:: PROVIDED MATERIAL

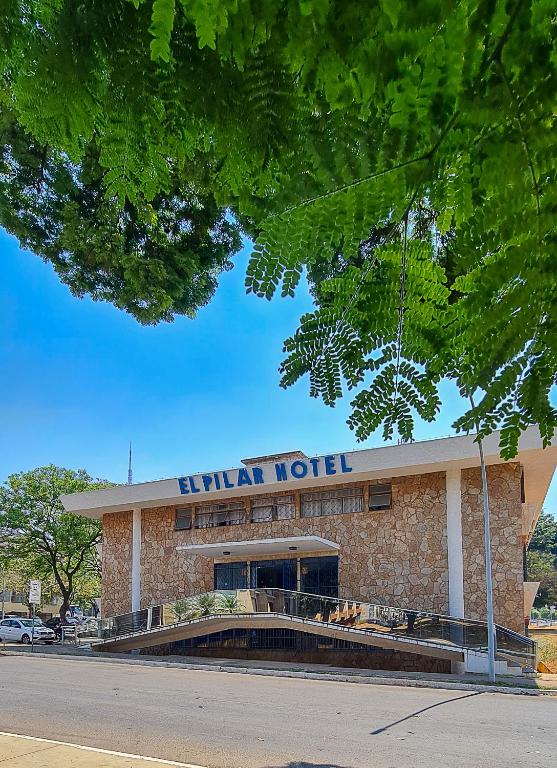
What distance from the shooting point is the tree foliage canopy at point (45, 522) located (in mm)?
35188

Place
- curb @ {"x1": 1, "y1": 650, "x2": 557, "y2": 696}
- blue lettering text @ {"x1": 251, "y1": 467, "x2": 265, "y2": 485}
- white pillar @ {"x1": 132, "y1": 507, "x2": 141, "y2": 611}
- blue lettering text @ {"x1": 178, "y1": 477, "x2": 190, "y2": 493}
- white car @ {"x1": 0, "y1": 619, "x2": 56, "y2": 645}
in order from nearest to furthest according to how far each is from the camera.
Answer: curb @ {"x1": 1, "y1": 650, "x2": 557, "y2": 696} < blue lettering text @ {"x1": 251, "y1": 467, "x2": 265, "y2": 485} < blue lettering text @ {"x1": 178, "y1": 477, "x2": 190, "y2": 493} < white pillar @ {"x1": 132, "y1": 507, "x2": 141, "y2": 611} < white car @ {"x1": 0, "y1": 619, "x2": 56, "y2": 645}

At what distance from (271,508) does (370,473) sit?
5.12 m

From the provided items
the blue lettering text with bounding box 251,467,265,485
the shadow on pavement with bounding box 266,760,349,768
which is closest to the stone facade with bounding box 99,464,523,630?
the blue lettering text with bounding box 251,467,265,485

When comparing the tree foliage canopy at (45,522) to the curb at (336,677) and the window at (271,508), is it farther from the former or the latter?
the window at (271,508)

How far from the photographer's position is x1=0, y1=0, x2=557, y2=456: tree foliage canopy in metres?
1.69

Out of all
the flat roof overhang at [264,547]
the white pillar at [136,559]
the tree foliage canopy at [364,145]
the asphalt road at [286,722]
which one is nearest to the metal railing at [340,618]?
the flat roof overhang at [264,547]

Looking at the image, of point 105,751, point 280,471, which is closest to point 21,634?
point 280,471

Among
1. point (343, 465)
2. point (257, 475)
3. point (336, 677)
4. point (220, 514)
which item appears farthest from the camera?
point (220, 514)

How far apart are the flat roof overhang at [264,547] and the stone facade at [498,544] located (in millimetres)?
4774

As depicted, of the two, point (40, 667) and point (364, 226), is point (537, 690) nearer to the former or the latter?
point (40, 667)

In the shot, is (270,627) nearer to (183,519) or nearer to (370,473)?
(370,473)

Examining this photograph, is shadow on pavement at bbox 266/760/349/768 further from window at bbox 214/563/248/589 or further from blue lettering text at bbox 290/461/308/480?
window at bbox 214/563/248/589

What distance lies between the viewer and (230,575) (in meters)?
27.1

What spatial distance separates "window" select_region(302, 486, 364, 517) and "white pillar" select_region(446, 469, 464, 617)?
3389mm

::::

▸ **REQUIRED TASK**
Quote the data word for word, starting with the line that contains "How far apart" and going on through the final line of the data.

▸ **CORRECT RESULT**
How far apart are the flat roof overhang at [264,547] and the stone facade at [498,544] located (in millimetres)?
4774

As depicted, of the two, point (40, 667) and point (364, 226), is point (537, 690) nearer to the former or the latter?
point (40, 667)

In the shot, is (270,627) nearer to (183,519) or nearer to (370,473)?
(370,473)

Examining this photograph, is shadow on pavement at bbox 266/760/349/768 further from window at bbox 214/563/248/589 or further from blue lettering text at bbox 290/461/308/480?
window at bbox 214/563/248/589

What distance lies between the viewer and (230,575) (in meters)?
27.1

What spatial distance separates "window" select_region(302, 486, 364, 517) and "white pillar" select_region(446, 469, 464, 617)?
3389mm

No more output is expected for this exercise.